** BEGIN **

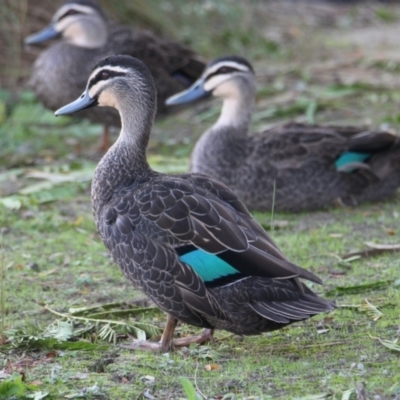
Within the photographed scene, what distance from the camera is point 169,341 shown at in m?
4.61

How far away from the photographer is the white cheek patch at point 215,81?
309 inches

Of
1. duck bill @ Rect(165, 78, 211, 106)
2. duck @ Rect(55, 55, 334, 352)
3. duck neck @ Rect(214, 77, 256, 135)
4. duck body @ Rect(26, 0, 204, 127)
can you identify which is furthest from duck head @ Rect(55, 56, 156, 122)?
duck body @ Rect(26, 0, 204, 127)

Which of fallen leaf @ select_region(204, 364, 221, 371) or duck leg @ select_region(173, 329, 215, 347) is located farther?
duck leg @ select_region(173, 329, 215, 347)

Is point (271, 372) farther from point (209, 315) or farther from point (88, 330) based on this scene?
point (88, 330)

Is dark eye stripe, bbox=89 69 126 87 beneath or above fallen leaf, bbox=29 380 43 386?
above

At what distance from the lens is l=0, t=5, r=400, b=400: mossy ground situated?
4.10m

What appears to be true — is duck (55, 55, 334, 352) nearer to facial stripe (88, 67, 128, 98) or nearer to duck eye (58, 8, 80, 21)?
facial stripe (88, 67, 128, 98)

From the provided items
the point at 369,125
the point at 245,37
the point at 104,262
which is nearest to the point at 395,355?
the point at 104,262

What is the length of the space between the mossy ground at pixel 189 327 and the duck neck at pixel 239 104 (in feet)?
2.20

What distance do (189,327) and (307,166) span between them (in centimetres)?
258

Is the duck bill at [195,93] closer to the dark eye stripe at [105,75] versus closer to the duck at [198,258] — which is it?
the dark eye stripe at [105,75]

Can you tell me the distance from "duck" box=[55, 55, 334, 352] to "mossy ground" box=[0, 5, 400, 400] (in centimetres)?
21

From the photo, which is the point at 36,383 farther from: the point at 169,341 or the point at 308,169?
the point at 308,169

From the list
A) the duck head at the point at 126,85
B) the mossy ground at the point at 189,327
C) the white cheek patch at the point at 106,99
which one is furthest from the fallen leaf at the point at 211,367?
the white cheek patch at the point at 106,99
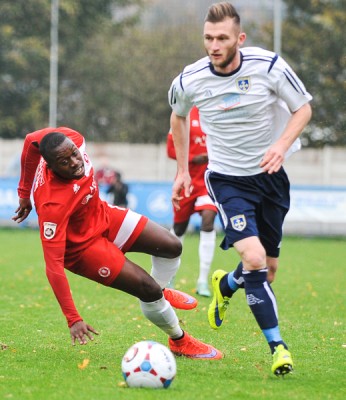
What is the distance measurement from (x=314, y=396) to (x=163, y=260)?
6.23ft

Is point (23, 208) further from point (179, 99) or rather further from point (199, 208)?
point (199, 208)

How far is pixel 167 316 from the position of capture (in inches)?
277

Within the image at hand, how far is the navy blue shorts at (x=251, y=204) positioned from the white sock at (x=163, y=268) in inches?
17.2

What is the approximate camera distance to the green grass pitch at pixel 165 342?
5961 millimetres

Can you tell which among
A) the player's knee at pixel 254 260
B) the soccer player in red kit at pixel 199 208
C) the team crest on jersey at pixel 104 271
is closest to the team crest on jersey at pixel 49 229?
the team crest on jersey at pixel 104 271

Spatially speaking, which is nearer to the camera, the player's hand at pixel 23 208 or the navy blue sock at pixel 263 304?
the navy blue sock at pixel 263 304

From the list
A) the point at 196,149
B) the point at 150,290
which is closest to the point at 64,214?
the point at 150,290

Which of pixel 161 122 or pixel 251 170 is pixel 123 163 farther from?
pixel 251 170

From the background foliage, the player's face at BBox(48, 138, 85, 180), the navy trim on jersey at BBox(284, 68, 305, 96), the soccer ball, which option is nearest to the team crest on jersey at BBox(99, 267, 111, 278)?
the player's face at BBox(48, 138, 85, 180)

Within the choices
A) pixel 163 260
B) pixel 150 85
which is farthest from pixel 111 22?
pixel 163 260

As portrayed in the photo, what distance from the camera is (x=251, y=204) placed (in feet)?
22.8

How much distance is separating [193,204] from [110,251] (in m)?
4.91

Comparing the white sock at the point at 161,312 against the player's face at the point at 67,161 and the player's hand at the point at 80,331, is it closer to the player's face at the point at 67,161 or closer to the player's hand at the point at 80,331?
the player's hand at the point at 80,331

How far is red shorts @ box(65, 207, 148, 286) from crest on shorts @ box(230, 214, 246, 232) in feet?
2.43
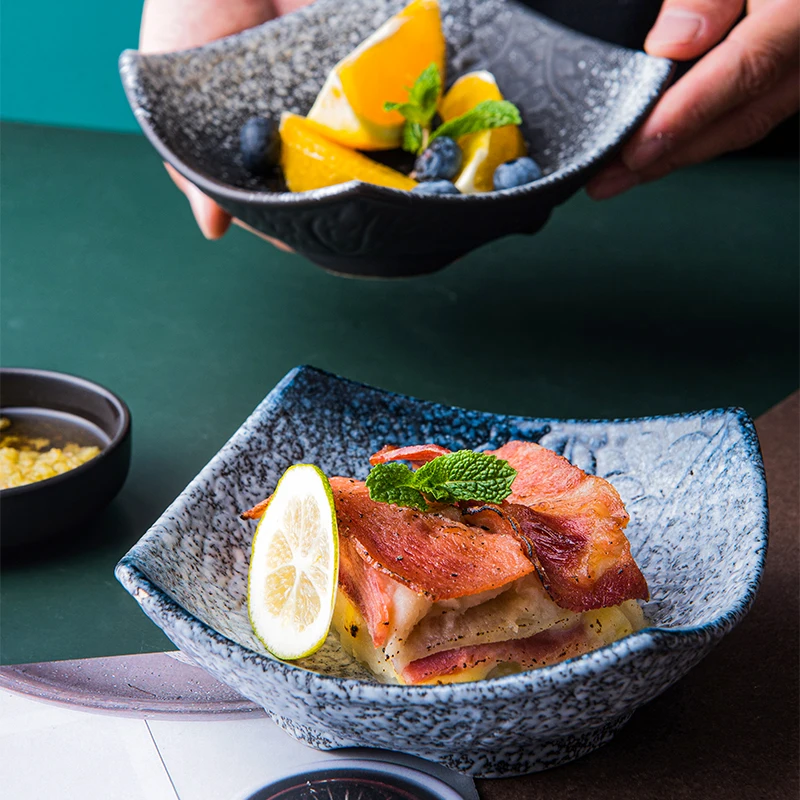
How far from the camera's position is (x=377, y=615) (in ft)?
2.65

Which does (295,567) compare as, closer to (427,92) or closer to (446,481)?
(446,481)

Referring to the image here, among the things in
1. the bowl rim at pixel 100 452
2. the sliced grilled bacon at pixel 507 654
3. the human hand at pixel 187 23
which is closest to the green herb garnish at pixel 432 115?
the human hand at pixel 187 23

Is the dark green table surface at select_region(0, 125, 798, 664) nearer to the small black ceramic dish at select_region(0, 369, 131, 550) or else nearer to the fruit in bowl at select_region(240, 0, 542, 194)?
the small black ceramic dish at select_region(0, 369, 131, 550)

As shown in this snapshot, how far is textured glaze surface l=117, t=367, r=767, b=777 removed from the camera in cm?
71

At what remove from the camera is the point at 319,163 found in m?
1.51

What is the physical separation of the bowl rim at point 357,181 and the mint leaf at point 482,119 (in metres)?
0.12

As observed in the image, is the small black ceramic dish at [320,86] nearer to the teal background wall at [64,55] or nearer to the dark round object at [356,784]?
the dark round object at [356,784]

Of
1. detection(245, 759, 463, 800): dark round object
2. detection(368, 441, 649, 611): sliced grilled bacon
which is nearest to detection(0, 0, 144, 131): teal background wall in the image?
detection(368, 441, 649, 611): sliced grilled bacon

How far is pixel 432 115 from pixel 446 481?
913 mm

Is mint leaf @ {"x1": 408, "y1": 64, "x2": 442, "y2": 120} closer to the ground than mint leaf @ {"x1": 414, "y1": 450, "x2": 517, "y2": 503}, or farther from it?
farther from it

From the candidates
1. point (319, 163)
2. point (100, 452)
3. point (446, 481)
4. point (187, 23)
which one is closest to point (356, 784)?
point (446, 481)

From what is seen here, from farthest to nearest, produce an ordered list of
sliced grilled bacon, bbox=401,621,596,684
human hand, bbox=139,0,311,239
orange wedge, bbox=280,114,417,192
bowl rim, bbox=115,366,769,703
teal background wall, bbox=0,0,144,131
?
teal background wall, bbox=0,0,144,131, human hand, bbox=139,0,311,239, orange wedge, bbox=280,114,417,192, sliced grilled bacon, bbox=401,621,596,684, bowl rim, bbox=115,366,769,703

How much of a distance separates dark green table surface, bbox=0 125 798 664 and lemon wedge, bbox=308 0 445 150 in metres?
0.32

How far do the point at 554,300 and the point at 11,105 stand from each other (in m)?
2.21
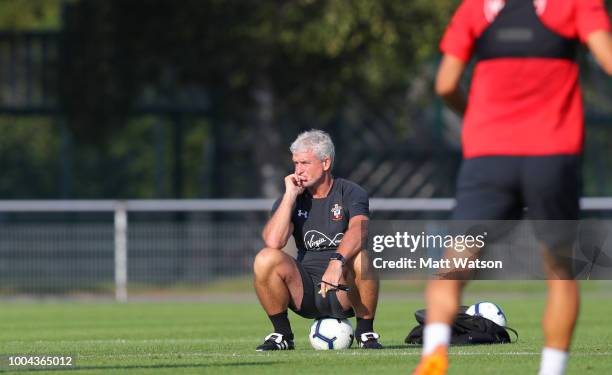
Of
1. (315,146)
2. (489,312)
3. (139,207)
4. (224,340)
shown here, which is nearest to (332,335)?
(315,146)

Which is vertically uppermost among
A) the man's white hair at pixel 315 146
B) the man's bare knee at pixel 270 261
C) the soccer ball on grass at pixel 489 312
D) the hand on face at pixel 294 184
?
the man's white hair at pixel 315 146

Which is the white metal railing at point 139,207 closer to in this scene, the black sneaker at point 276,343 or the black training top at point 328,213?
the black training top at point 328,213

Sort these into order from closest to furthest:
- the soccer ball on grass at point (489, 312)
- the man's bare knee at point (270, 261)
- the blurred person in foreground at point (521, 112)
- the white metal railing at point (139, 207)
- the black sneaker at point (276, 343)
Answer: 1. the blurred person in foreground at point (521, 112)
2. the man's bare knee at point (270, 261)
3. the black sneaker at point (276, 343)
4. the soccer ball on grass at point (489, 312)
5. the white metal railing at point (139, 207)

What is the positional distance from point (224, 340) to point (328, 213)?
2238 millimetres

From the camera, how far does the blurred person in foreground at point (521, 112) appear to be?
7.06 m

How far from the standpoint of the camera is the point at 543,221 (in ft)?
23.1

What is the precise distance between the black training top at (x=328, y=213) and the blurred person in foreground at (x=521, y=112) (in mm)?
3731

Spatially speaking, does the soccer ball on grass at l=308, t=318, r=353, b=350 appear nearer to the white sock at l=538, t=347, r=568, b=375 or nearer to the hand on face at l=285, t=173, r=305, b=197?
the hand on face at l=285, t=173, r=305, b=197

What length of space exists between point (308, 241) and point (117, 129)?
1746cm

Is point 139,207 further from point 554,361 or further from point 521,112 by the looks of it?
point 521,112

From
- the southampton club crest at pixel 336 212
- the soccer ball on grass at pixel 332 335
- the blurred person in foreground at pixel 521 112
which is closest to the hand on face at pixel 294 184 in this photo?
the southampton club crest at pixel 336 212

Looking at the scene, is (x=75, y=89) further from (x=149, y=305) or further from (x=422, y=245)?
(x=422, y=245)

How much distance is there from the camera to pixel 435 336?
7141 millimetres

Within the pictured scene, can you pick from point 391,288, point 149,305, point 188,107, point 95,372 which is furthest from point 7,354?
point 188,107
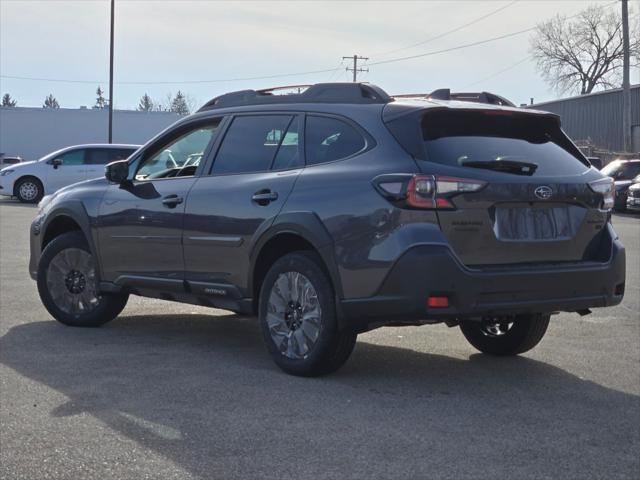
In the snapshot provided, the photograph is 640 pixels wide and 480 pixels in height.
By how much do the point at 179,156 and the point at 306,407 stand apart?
2787 mm

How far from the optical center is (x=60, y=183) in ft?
92.7

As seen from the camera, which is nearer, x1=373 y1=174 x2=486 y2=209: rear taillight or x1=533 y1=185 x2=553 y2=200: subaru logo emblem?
x1=373 y1=174 x2=486 y2=209: rear taillight

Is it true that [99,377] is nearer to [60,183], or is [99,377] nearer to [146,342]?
[146,342]

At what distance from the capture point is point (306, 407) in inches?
226

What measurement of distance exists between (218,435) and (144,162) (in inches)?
136

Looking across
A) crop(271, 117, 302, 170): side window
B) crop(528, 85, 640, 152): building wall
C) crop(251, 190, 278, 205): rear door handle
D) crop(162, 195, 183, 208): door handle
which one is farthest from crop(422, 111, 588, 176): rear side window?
crop(528, 85, 640, 152): building wall

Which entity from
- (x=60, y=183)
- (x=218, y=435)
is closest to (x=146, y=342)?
(x=218, y=435)

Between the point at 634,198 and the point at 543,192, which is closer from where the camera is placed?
the point at 543,192

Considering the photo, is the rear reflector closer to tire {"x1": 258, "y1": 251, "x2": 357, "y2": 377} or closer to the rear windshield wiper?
tire {"x1": 258, "y1": 251, "x2": 357, "y2": 377}

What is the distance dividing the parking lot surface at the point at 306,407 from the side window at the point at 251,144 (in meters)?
1.36

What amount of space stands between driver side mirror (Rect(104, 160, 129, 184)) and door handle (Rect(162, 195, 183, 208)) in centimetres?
60

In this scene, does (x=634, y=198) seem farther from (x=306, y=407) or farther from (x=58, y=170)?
(x=306, y=407)

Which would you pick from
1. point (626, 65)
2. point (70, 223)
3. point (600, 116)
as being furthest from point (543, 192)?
point (600, 116)

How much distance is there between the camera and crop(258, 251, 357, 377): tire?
621cm
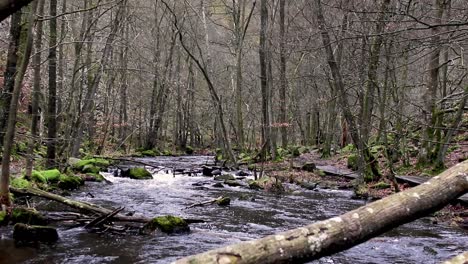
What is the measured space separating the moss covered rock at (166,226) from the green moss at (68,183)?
5550 millimetres

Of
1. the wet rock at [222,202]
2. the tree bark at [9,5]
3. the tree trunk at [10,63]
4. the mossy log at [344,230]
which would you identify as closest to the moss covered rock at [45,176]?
the tree trunk at [10,63]

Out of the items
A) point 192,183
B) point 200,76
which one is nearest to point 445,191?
point 192,183

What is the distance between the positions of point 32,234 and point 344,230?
615 cm

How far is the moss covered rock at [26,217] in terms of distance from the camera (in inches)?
316

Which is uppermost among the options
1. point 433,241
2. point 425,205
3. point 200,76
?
point 200,76

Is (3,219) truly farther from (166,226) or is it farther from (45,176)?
(45,176)

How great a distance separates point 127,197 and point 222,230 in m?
4.51

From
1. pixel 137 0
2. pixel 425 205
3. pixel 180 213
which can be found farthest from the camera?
pixel 137 0

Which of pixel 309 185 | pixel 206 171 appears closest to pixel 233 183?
pixel 309 185

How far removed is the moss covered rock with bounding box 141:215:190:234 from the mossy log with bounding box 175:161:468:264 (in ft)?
19.2

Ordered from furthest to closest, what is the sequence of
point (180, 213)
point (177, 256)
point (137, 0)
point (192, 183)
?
point (137, 0) → point (192, 183) → point (180, 213) → point (177, 256)

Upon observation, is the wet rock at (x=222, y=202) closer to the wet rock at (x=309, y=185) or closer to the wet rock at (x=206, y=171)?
the wet rock at (x=309, y=185)

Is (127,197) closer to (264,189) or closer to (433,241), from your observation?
(264,189)

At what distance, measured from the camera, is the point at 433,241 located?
8203mm
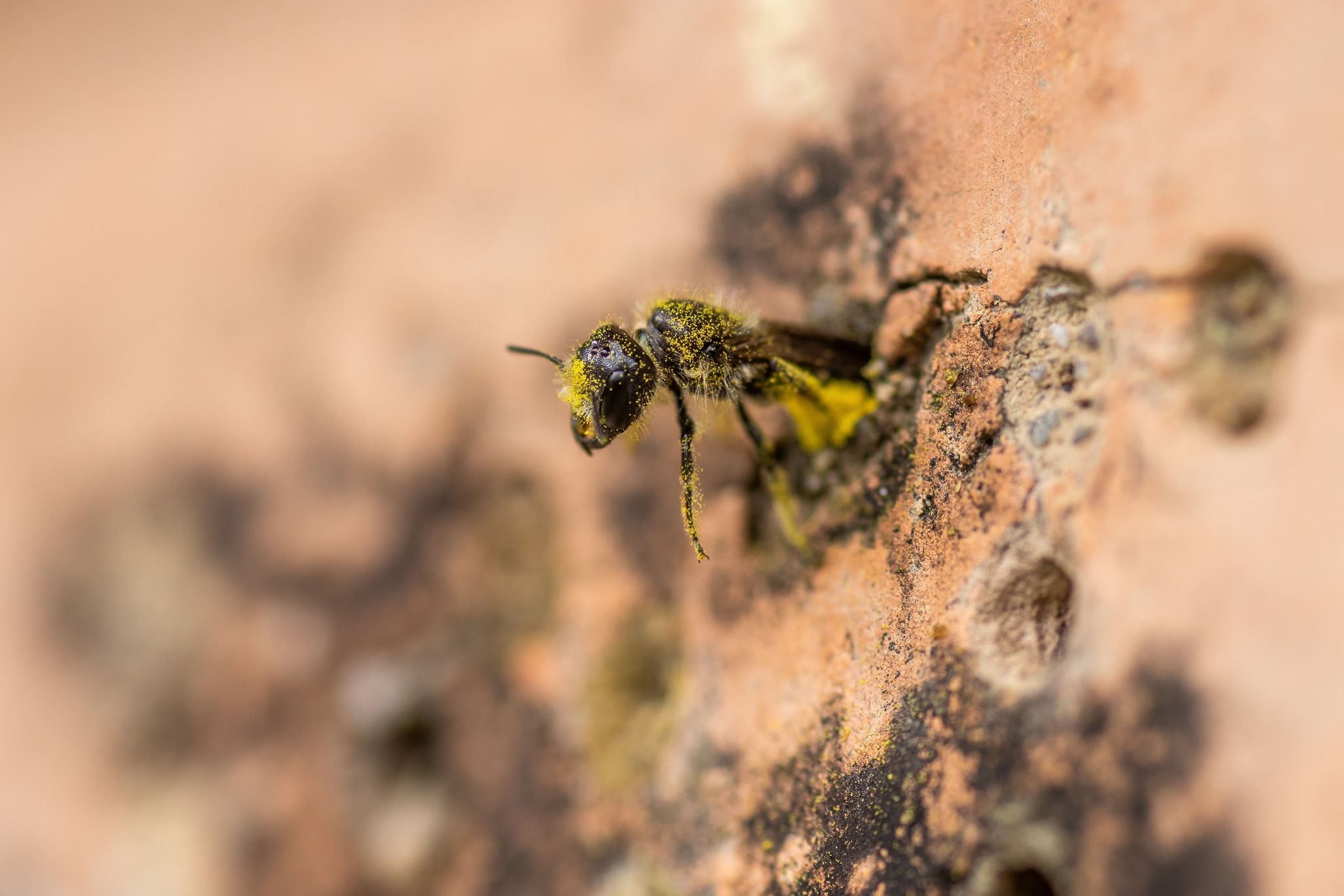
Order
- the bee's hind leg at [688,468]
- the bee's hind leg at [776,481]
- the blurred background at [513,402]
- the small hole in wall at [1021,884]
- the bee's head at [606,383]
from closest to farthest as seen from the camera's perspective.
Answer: the blurred background at [513,402] → the small hole in wall at [1021,884] → the bee's head at [606,383] → the bee's hind leg at [688,468] → the bee's hind leg at [776,481]

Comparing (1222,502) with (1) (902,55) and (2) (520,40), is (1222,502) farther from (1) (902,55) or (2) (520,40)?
(2) (520,40)

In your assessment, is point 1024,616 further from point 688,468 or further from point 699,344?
point 699,344

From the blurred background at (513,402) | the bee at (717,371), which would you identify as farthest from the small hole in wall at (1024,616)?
the bee at (717,371)

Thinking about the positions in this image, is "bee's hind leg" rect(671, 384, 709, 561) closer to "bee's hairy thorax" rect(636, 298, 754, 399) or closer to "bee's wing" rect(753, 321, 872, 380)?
"bee's hairy thorax" rect(636, 298, 754, 399)

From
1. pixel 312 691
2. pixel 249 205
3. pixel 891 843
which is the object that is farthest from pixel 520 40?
pixel 891 843

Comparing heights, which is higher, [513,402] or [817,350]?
[513,402]

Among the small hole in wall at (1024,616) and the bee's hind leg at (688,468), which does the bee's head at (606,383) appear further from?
the small hole in wall at (1024,616)

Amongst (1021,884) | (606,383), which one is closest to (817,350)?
(606,383)

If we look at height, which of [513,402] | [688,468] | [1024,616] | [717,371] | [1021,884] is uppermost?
[513,402]
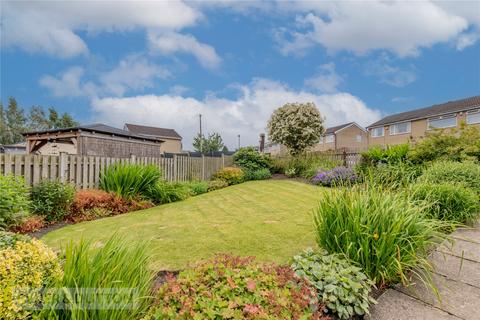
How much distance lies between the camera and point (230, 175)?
1358 cm

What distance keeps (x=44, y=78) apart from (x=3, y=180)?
9.59 meters

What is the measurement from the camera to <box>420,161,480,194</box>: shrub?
502cm

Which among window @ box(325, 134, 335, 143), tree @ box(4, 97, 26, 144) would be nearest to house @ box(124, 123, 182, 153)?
tree @ box(4, 97, 26, 144)

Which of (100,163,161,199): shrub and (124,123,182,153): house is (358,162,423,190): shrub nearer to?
(100,163,161,199): shrub

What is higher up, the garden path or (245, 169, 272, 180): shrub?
(245, 169, 272, 180): shrub

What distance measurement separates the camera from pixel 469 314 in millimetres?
2277

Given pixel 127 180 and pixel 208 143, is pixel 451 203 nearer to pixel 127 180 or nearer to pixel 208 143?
pixel 127 180

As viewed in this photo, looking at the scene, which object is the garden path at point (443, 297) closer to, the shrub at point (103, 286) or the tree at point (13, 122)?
the shrub at point (103, 286)

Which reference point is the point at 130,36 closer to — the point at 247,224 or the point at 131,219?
the point at 131,219

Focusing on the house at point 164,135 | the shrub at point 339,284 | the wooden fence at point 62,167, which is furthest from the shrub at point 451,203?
the house at point 164,135

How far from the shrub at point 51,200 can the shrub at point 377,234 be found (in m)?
5.97

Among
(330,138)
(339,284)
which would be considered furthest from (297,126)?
(330,138)

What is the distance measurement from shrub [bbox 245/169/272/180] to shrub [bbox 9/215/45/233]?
10.1m

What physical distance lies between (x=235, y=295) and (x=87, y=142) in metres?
14.0
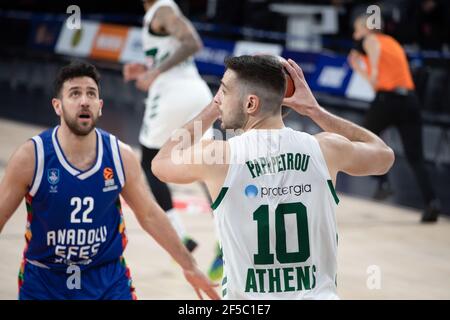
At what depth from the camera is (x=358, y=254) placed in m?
7.86

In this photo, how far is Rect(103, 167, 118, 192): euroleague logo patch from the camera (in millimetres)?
4461

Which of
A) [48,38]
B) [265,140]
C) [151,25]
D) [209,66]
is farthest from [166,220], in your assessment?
[48,38]

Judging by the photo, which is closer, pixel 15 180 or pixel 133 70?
pixel 15 180

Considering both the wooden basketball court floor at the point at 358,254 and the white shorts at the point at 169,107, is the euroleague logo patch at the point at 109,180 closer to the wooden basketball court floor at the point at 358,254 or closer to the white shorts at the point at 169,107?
the wooden basketball court floor at the point at 358,254

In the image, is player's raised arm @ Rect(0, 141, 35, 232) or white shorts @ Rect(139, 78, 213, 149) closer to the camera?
player's raised arm @ Rect(0, 141, 35, 232)

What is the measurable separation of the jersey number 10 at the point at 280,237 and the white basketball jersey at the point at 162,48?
160 inches

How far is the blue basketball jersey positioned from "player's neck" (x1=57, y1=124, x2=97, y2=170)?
0.03m

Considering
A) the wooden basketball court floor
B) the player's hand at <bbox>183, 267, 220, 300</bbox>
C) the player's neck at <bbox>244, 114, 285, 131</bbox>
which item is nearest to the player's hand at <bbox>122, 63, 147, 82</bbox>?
the wooden basketball court floor

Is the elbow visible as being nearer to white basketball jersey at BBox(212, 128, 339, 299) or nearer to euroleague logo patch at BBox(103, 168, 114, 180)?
euroleague logo patch at BBox(103, 168, 114, 180)

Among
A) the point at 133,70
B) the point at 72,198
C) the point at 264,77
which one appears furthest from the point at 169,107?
the point at 264,77

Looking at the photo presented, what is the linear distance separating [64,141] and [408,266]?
3956 millimetres

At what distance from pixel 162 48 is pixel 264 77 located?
409 cm

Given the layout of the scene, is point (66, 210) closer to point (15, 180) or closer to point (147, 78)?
point (15, 180)

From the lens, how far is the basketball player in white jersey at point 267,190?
3.48 metres
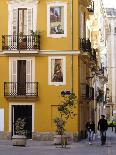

** END **

**What is expected:** Change every "jersey" to "shirt" in everything from the line containing "How far is the blue" down to the end of the material, and give those lines back with nothing else altered. Omit the pictures.

**Exercise answer:**
How far is the blue basketball shirt positioned from "player's neck" (x1=57, y1=124, x2=97, y2=170)?
0.03m

Considering
A) the wooden basketball court floor
B) the player's hand at <bbox>183, 267, 220, 300</bbox>
C) the player's neck at <bbox>244, 114, 285, 131</bbox>
which item is nearest to the player's hand at <bbox>122, 63, 147, 82</bbox>?
the wooden basketball court floor

Is the elbow visible as being nearer to white basketball shirt at BBox(212, 128, 339, 299) or nearer to euroleague logo patch at BBox(103, 168, 114, 180)?
euroleague logo patch at BBox(103, 168, 114, 180)

Among
A) the point at 133,70
B) the point at 72,198
C) the point at 264,77
which one appears furthest from the point at 169,107?
the point at 264,77

Looking at the photo presented, what is the linear distance separating [64,141] and [408,266]?
3956 millimetres

At what distance from pixel 162 48 is pixel 264 77 located?
409 cm

Given the layout of the scene, is point (66, 210) closer to point (15, 180) or closer to point (147, 78)?
point (15, 180)

From the lens, how far is the basketball player in white shirt at point 267,190?
3.48 metres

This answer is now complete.